Dal cero pasquale, ossia da Cristo, abbiamo attinto la luce della nostra candelina, ricordando il nostro Battesimo: passaggio da morte a vita, ingresso nella vita luminosa di Cristo, vittorioso sulle tenebre del male. Il cero pasquale arde consumandosi, in un intreccio inseparabile di morte e risurrezione: mentre brucia è luce. Il cero che, mentre si consuma illumina, ricorda una cosa fondamentale per il credente: si diventa luce per gli altri quando si vive donando sé stessi e quando la propria esistenza viene vissuta come un pro-essere incessante, un essere in e per, vissuto in Cristo, per Lui.
San Pier Damiani, le cui spoglie mortali sono ospitate nella nostra maestosa cattedrale, soleva ripetere che il cero pasquale arde e si consuma in mezzo all’assemblea per la gioia dei credenti. Guardando al cero acceso essi vedono Cristo che continua il dono di sé per la redenzione di tutti, piccini e grandi.
I cristiani, come affermava don Oreste Benzi, vedono in Cristo il loro Tutto. Essi non sono tanto innamorati delle idee del bene e del vero, della povertà in sé, ma di Cristo che, «pur essendo ricco, si è fatto povero per noi» (2 Cor 8,9). Non dobbiamo essere innamorati delle nostre opere e delle nostre istituzioni, pur importanti e necessarie per testimoniare il nostro servizio all’uomo, ma soprattutto di una Persona, che è Gesù Cristo.
Il secondo simbolo della Veglia Pasquale è l’acqua, nella sua duplice valenza, negativa e positiva. Simboleggia il mare tempestoso come elemento di morte in cui Cristo discende e riemerge vittorioso assieme a noi.
Ma l’acqua simboleggia pure la vita. Le sorgenti d’acqua fresca donano vita ai campi, al deserto.
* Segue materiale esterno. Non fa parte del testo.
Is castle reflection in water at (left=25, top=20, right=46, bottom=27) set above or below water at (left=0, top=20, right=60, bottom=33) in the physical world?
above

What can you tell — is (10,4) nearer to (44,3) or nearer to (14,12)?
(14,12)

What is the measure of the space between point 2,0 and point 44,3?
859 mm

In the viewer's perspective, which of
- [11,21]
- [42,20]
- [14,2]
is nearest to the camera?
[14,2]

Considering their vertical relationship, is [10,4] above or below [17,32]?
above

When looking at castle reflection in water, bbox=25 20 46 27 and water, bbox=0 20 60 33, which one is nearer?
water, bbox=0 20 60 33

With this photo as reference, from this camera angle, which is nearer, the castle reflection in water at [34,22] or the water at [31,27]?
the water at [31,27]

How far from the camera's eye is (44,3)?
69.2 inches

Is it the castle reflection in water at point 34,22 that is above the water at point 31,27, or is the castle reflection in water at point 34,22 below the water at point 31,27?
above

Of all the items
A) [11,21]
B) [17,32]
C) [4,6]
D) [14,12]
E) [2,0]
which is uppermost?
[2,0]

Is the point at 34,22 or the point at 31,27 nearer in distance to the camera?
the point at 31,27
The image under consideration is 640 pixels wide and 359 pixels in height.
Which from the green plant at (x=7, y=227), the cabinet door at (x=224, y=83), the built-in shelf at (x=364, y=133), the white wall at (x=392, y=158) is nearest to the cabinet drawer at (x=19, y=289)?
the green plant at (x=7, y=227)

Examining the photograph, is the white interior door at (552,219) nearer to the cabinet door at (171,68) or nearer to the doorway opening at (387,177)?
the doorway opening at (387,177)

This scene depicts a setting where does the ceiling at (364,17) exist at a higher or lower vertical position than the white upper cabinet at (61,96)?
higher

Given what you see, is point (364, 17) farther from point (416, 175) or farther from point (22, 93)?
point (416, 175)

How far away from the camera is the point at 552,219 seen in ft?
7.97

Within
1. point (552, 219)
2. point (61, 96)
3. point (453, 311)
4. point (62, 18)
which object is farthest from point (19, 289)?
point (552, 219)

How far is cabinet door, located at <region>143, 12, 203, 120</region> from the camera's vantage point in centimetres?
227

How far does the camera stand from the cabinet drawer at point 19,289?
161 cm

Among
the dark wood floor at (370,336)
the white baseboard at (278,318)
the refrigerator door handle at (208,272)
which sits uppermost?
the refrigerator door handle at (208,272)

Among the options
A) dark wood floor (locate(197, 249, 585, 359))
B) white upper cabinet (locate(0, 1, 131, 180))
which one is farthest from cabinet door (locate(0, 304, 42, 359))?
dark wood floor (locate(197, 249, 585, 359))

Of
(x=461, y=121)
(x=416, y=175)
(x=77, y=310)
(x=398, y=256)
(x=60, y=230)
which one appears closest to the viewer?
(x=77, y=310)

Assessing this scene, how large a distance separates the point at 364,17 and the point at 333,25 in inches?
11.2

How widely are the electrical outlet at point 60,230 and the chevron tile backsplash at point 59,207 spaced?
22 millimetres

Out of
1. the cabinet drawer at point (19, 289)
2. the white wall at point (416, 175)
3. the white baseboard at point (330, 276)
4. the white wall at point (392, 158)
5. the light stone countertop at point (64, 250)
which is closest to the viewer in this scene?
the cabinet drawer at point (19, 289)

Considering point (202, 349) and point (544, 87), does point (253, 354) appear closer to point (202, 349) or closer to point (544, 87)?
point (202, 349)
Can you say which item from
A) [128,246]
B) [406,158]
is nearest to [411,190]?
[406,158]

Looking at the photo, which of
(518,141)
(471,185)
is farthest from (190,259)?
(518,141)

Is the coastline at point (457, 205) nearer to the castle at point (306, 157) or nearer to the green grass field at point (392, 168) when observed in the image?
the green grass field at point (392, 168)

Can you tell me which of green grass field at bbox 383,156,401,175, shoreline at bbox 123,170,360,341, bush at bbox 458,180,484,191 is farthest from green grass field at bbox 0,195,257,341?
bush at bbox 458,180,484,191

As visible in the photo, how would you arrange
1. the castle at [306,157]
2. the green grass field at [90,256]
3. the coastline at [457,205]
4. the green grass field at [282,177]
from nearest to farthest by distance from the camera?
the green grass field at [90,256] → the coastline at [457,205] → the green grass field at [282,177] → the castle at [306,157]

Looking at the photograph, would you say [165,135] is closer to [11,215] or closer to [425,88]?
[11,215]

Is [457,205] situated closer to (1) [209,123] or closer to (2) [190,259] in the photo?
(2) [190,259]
Li fanno divenire rigogliosi. Nella Chiesa primitiva il Battesimo doveva essere amministrato con acqua sorgiva fresca. Senza acqua non c’è vita. Così, per il credente, senza Cristo non c’è vita. Nel Battesimo il Signore fa di noi non solo persone di luce, ma anche sorgenti dalle quali scaturisce acqua viva per il mondo. Pensiamo ai santi, in particolare ai santi della nostra Diocesi, che abbiamo segnalati nel Sussidio Pellegrini di speranza. Con la loro vita eroica di testimoni di Cristo hanno irrorato questo territorio con la loro santità.
Il terzo grande simbolo della Veglia Pasquale è di natura tutta particolare: coinvolge l’uomo nella sua totalità. È il canto nuovo – l’alleluia. Lo intoniamo dopo la terza lettura. È il canto di coloro che, mediante la potenza di Dio, sono stati tirati fuori dalla morte del peccato e sono stati costituiti uomini e donne pasquali, testimoni gioiosi del Risorto!
Celebrando la grande veglia della Pasqua lasciamo l’uomo vecchio (Ef 4,23), viviamo più gioiosamente in Cristo risorto, l’Uomo Nuovo. Con la forza del suo Amore inoltriamoci nelle vie che Egli ha percorso incarnandosi. Portati sulle ali del suo Amore rinnoviamo in Lui tutte le cose, quelle della terra e quelle del cielo.